Microsoft may be gearing up for something of an open source future, with a new open source programming language project possibly slated for release in 2014. Is it for real, or just a cheap, easy way for Microsoft to get good PR?
Microsoft is working on Midori, a non-Windows operating system,and the language used to write it, M#, may be released as open source, according to Mary Jo Foley. But you don't have to just take Foley's word for it. Joe Duffy, a member of the team working on Midori, blogged that "My goal is to eventually open source this thing," referring to M# not to Midori. He hinted that M# could be released in 2014.
The big news is not just that Microsoft may release M# as open source, but that Microsoft is working on a non-Windows operating system. It's been a skunkworks project since at least 2008. It's become more prominent recently, because it was moved into Microsoft's new centralized operating systems group, which makes it more likely that it will eventually be released.
Is Microsoft truly serious about making M# open source? I think there's reason to believe that it is. It hasn't been lost on Microsoft that the fastest-growing operating system in the world is the open source Android.

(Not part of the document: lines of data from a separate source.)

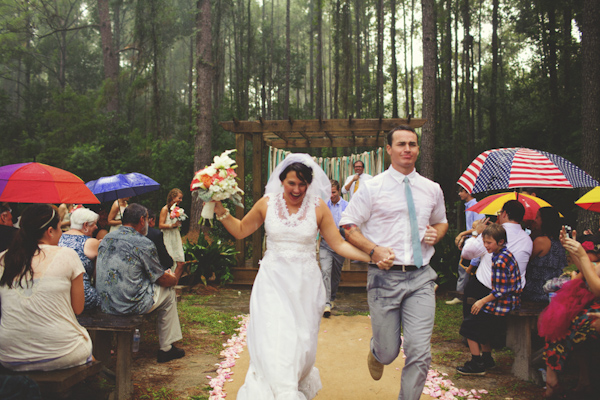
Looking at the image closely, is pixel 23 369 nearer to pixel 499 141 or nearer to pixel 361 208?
pixel 361 208

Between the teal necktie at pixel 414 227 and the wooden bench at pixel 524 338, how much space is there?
1.73 m

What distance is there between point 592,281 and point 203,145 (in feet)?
39.0

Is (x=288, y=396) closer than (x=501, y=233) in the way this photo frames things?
Yes

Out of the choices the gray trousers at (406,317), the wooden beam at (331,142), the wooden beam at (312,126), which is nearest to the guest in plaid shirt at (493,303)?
the gray trousers at (406,317)

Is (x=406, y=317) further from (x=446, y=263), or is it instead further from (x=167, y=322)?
(x=446, y=263)

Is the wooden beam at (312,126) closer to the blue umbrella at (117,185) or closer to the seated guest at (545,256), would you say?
the blue umbrella at (117,185)

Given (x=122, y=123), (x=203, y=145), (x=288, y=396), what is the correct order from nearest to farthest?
1. (x=288, y=396)
2. (x=203, y=145)
3. (x=122, y=123)

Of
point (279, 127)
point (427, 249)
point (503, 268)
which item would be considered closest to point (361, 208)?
point (427, 249)

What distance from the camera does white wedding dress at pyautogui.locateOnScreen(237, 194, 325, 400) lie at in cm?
297

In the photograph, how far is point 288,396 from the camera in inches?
112

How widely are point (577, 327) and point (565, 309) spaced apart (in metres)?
0.16

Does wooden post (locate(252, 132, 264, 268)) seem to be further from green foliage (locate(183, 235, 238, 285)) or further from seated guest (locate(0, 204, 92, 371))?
seated guest (locate(0, 204, 92, 371))

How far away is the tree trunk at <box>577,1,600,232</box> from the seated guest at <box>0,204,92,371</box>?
Result: 1050 centimetres

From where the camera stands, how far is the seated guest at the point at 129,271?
14.0 ft
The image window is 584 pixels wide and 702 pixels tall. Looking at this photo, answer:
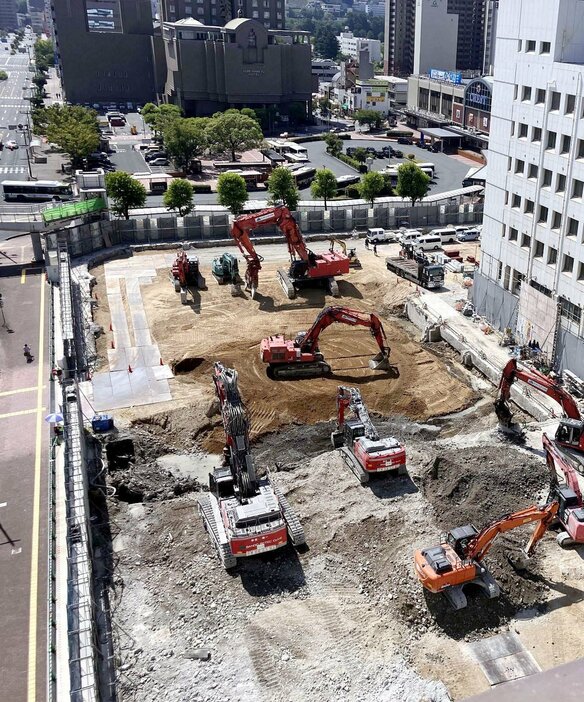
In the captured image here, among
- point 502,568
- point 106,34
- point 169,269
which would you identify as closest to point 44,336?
point 169,269

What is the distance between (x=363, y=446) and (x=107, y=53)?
156745mm

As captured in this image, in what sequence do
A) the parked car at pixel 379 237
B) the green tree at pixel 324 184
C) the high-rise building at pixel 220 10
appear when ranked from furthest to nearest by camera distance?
1. the high-rise building at pixel 220 10
2. the green tree at pixel 324 184
3. the parked car at pixel 379 237

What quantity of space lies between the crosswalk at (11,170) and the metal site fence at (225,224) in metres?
42.4

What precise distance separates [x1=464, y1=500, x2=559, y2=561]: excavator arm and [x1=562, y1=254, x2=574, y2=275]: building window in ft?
61.0

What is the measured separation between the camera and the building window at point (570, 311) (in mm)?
37500

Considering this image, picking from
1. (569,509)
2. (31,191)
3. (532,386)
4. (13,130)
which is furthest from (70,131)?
(569,509)

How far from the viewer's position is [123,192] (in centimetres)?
6850

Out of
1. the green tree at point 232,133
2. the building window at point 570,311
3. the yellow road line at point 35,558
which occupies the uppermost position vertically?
the green tree at point 232,133

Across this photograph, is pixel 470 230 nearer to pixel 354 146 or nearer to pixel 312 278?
pixel 312 278

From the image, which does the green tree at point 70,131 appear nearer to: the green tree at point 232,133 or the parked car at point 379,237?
the green tree at point 232,133

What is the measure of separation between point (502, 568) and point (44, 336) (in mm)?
34819

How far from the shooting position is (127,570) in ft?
81.9

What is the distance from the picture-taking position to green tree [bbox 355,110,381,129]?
5543 inches

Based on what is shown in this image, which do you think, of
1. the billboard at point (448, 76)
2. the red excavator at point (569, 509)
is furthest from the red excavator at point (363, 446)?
the billboard at point (448, 76)
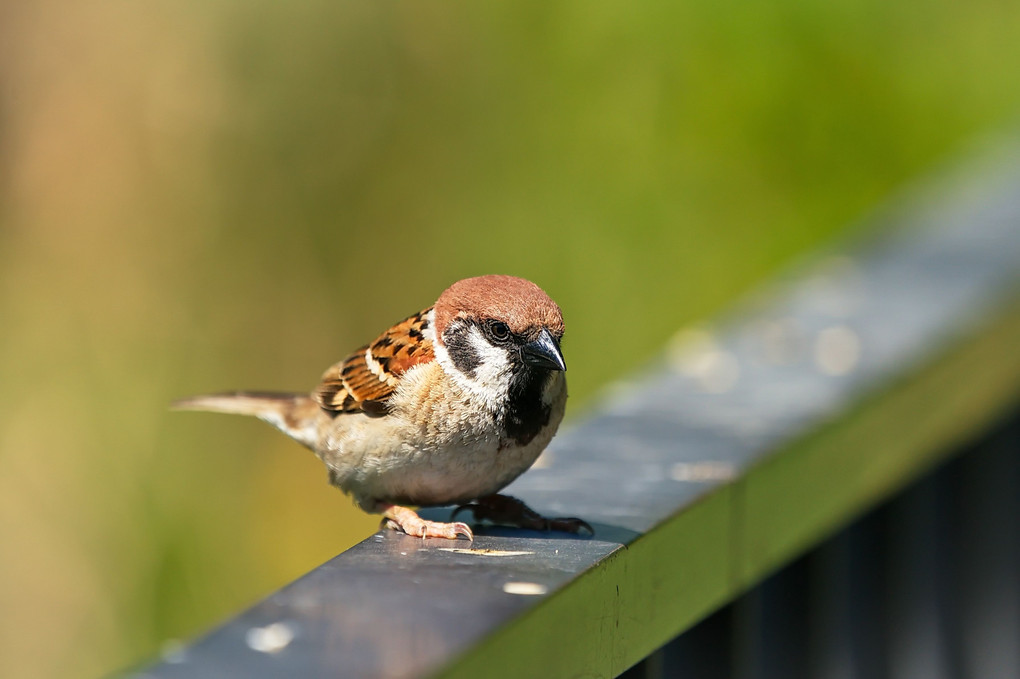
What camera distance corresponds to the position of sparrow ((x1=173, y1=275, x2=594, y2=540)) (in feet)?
6.40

And Microsoft is even considering giving away Windows Phone for free to device makers, in the hopes that it will lead to a big increase in market share. It's true that there's no evidence that Microsoft has any plans of making Windows Phone open source, but even considering giving it away shows that the company is open to new business models. With Ballmer on the way out, such moves are more likely than they've ever been, including releasing software as open source.
So I don't think this is a simple PR ploy. Don't be surprised if M# is open sourced upon its release.